If you imagine the enzyme as a “lock”, then the pentapeptide chain would be a key, so it fits perfectly in, and allows the enzyme to do its work.
In essence, all beta lactam antibiotics, like the cephalosporins, somewhat resemble the tetrapeptide chains.
Inside the bacteria, PBP enzymes will mistakenly bind to the beta lactams antibiotic molecule instead of a tetrapeptide and stick inside the PBP forever, like chewing gum in a keyhole, permanently disabling it.
As more and more of PBPs get disabled, the crosslinking fails to occur, and the wall becomes weak and unstable.
If the affected bacteria attempts to divide, their cell wall will collapse, killing them in the process!
Now, some bacteria have developed resistance to beta lactam antibiotics.
The most notable is the notorious staphylococcus aureus, which evolved an enzyme called beta lactamases or penicillinases that breaks down the beta lactam ring within the antibiotic, rendering it ineffective.
In response, we started adding beta lactamase inhibitors, such as clavulanic acid, that would binding to beta lactamases and inactivate them, like the gum into the keyhole.
Another approach was to create newer kinds of beta lactam antibiotics like methicillin, which had a large side chain that wouldn’t “fit” into the keyhole of the beta lactamase.
They did work quite well, until some staphylococcus aureus developed PBP site mutations that changed the shape of the keyhole.
So even if beta lactamase enzymes can’t break down these antibiotics, they won’t fit into the PBP enzyme and thus won’t work.
We call these bacteria methicillin resistant staphylococcus aureus, or MRSA.
This poses a huge problem, as it makes MRSA virtually untreatable by beta lactam antibiotics.
Now, to overcome these resistances, we have found ways to inhibit cell wall synthesis at multiple stages.
We want to make a simple and fun mnemonic that’ll help you efficiently memorize the medications that work on each of these stages. So, first we can use bacteria carrying wheelbarrows for the transport proteins that move NAM and NAG across the cell membrane.
Next, are the bacterial security guards which represents the beta lactamase enzymes. They are protecting the bacterial masons which are the PBPs that build the cell wall. Finally we have the wall itself, which is under construction.
Our first class of medication is the bactoprenol inhibitors, such as bacitracin.
It works by blocking bactoprenol phosphate, which is the transmembrane transporter embedded within the bacterial cell membrane.

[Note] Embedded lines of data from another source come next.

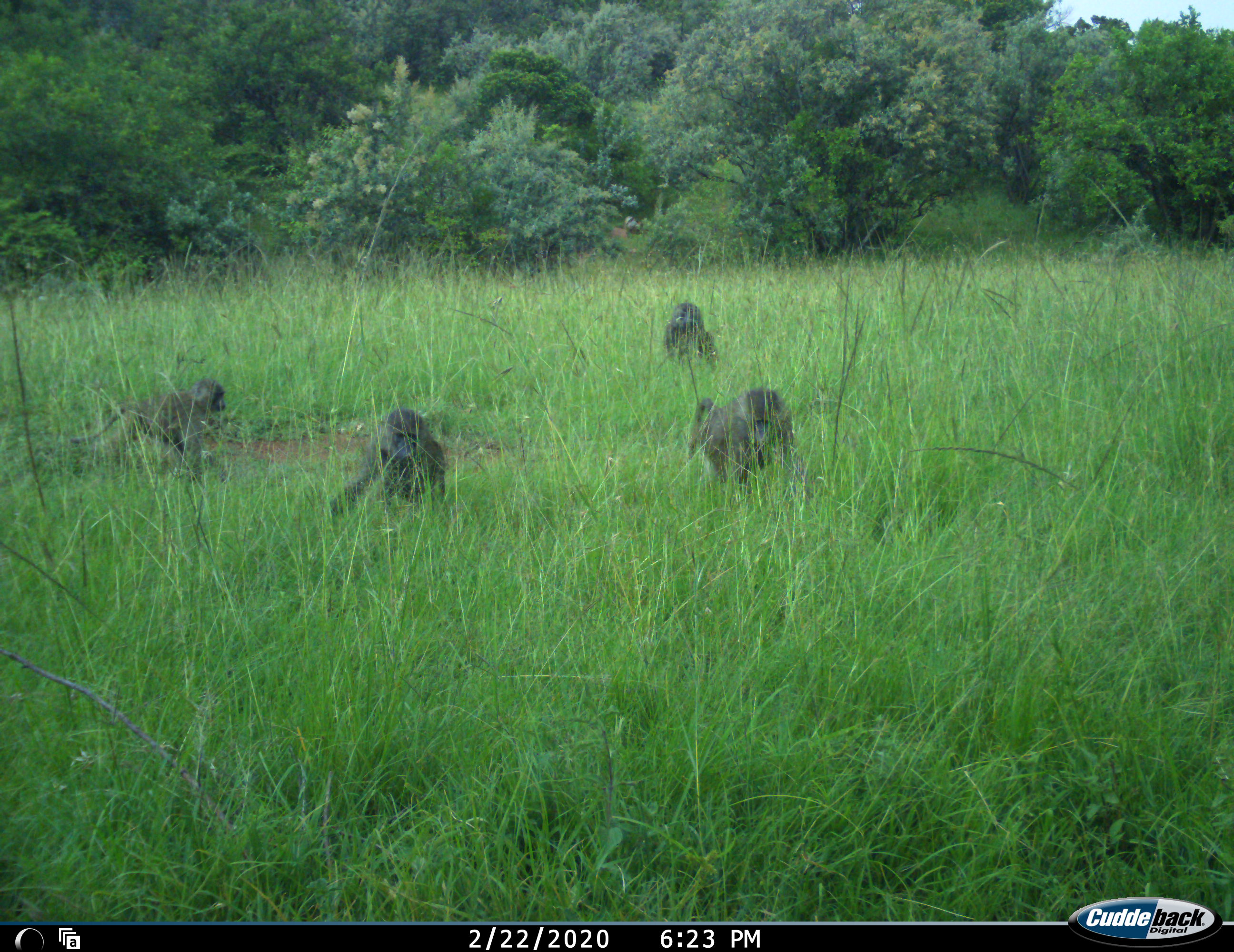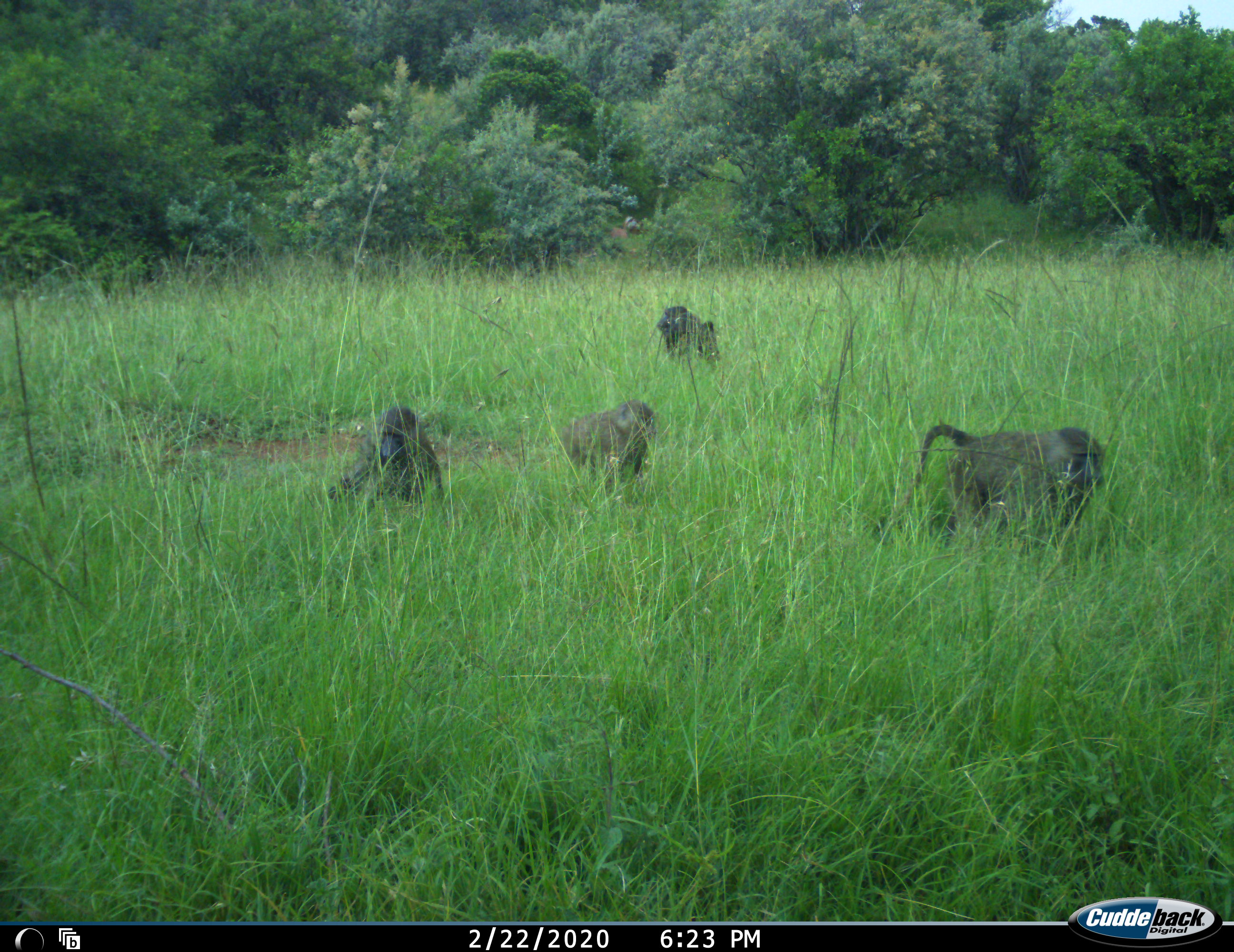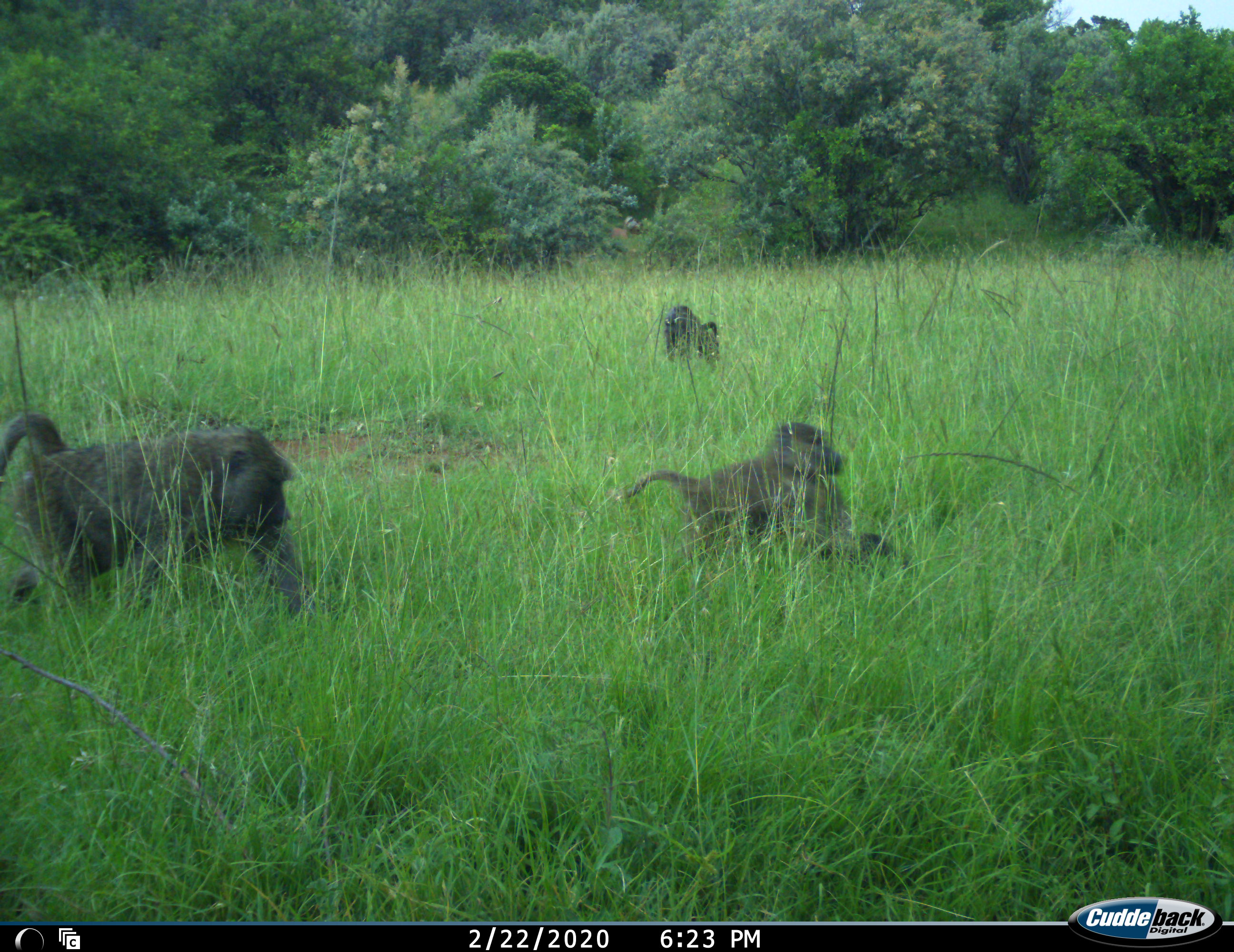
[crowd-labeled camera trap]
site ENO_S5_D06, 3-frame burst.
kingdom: Animalia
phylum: Chordata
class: Mammalia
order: Primates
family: Cercopithecidae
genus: Papio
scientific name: Papio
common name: baboon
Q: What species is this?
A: Baboon (Papio).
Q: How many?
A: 4.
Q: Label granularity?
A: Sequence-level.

It lets NAM and NAG molecules cross from inside the cell membrane to the outside, where they’re needed for the synthesis of peptidoglycan.

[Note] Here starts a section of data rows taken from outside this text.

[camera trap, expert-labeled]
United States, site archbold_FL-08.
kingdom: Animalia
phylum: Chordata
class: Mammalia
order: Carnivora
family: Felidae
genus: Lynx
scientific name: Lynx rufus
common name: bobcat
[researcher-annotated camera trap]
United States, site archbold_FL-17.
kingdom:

Once the transport protein is inhibited, new peptidoglycan can no longer be made.
Bacitracin has a very narrow spectrum and only works against a few gram positive bacteria like Staphylococcus aureus, Staphylococcus epidermidis, and Streptococcus pyogenes - and even then, it only works topically - meaning, it is used to treat skin and eye infections by rubbing it onto the affected area.
They are never to be applied IV or IM, as they are highly nephrotoxic, and can lead to renal failure if used for systemic infections.

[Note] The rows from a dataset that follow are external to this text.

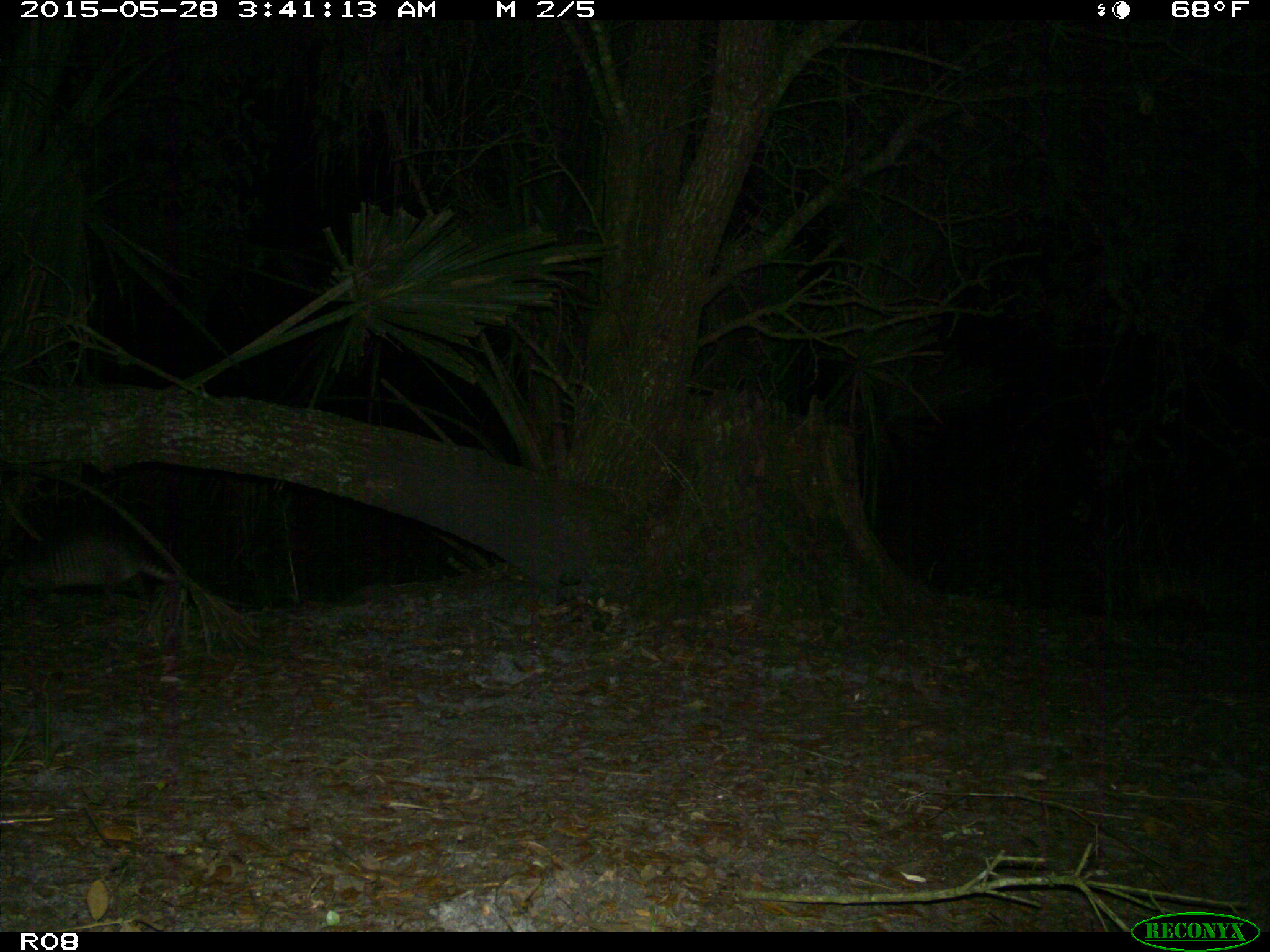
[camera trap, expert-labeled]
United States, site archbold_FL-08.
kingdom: Animalia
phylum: Chordata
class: Mammalia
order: Cingulata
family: Dasypodidae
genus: Dasypus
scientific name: Dasypus novemcinctus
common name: nine-banded armadillo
Dasypus novemcinctus (nine-banded armadillo).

Back to the mnemonic. For this class of medication, we are attacking bacterial membrane transport proteins represented by the wheelbarrows. Let’s have a basilisk, representing bacitracin attack them. These bacteria are purple since bacitracin works on common gram positive bacteria that stains purple. Let’s have it shed its skin because this medication is for topical use only for treating certain skin infections.
Next, let’s look at how we can overcome the beta lactamase problem. One way is to shut them down with beta lactamase inhibitors.
Members of this group include clavulanic acid, tazobactam and sulbactam.